## What needs to be done
Decide whether each statement agrees with the passage on Universal Basic Education below, giving yes or no and quoting the deciding words: 1. The study's sample was 100 teachers from five secondary schools. 2. The questionnaire used had a reliability of 0.85. 3. The z-test was used to analyze the research questions.

## Page extract

___

Curriculum which is the content of what is taught is also one of the issues affecting the implementation of the UBE. According to Ajibola (2008), curriculum analysis on study shows that the learning experiences provided for the Nigerian child is rich and varied and has the capacity of meeting the immediate and future needs of the children. However, the curriculum of the Nigerian schools are over ambitious and over loaded and are properly tuned to the needs of the labour market, particularly in pre-vocational and vocational technical courses. So, there is a gap between what is intended in the curriculum and what is actually learnt by the students. There is therefore, a failure in the teaching method which reveals poor training of teachers for the programme. This in the final analysis has had its own toll on the UBE.

The problem of population in the school system is yet another issue. Government has not addressed the problems of population in the school system. Free compulsory education brought many children into the school system without the schools being prepared to receive and cater for the needs of these children. The result was that many children came into school and left for many reasons. Such, reasons include no money for school fees and educational materials. Government could not sustain the free and compulsory education for children. The effect of the above is that many children of school age roaming the streets and hawking goods and being lured into crimes. They continued that many of those who managed to go into school were forced to withdraw prematurely either by their parents inability to pay their schools fees or by the uncongenial learning environment, characterised shortage of qualified teachers.

This situation is a major set back in the implementation of the UBE Act. Nother current issue is the shortage of qualified teaching staff to implement the new UBE. In the old UBE, the problem of shortage of teachers was very present. Thus, the attainment of qualitative and progressive education which the UBE emphasizes will largely depend on the quality of teachers and their devotion to duty. The number of teachers are still inadequate and many are discouraged with poor conditions of service.

Apart from the problem of inadequate qualified teachers there is also the problems of scarce teaching materials and lack of infrastructure. This problem has been there from UPF to the old UBE and now in the new reformed UBE program. It is a recurrent issue in every educational reform program. For instance there are books, no laboratories, no class rooms, no offices for the teachers, no places of recreation and exercise for the students, etc.

This explains the fact there was no sufficient planning for proper implementation of the various educational reform programs including the present one. It has also been identified that the experiences of the past are important for the present. The many issues and problems that made the previous educational reform policies to fail have not been addressed. The lofty goals and objectives of UPF and UBE were not realised because of poor implementation. The new UBE may likely face the same problem if the problems of the past are not addressed at the present.

Research questions:

What is the perception of teachers on the Universal basic education programme as an educational reform policy
What is the perception of male and female teachers on the Universal basic education programme
What is the perception of rural and urban teachers on the Universal basic education programme

Hypotheses:

There is no significant difference between male and female teachers perception of the Universal basic education programme as an educational reform policy
There is no significant difference between rural and urban teachers perception on the Universal Basic Education programme as an education reform policy

Methodology: The research methodology for the study was descriptive survey. The dependent variable in the study was perception while the independent variables were sex and location. The target population for the study consist of teachers in Uvwie local government area of Delta state. A sample of 100 teachers was randomly selected through proportionate stratified random sampling technique from five secondary schools. A questionnaire titled Perception of teachers of the UBE which has face and construct validity and with a reliability of 0.71 was used to obtain information about teachers perception. While mean analysis of responses was used to analyse the research questions, the z-test was used to analyse the hypotheses.

___

## Collected material
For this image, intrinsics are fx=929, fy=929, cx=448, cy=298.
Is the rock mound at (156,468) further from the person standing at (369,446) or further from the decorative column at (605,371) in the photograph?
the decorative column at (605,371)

___

## Final result
1. Yes: "A sample of 100 teachers was randomly selected through proportionate stratified random sampling technique from five secondary schools."
2. No: "with a reliability of 0.71"
3. No: "While mean analysis of responses was used to analyse the research questions, the z-test was used to analyse the hypotheses."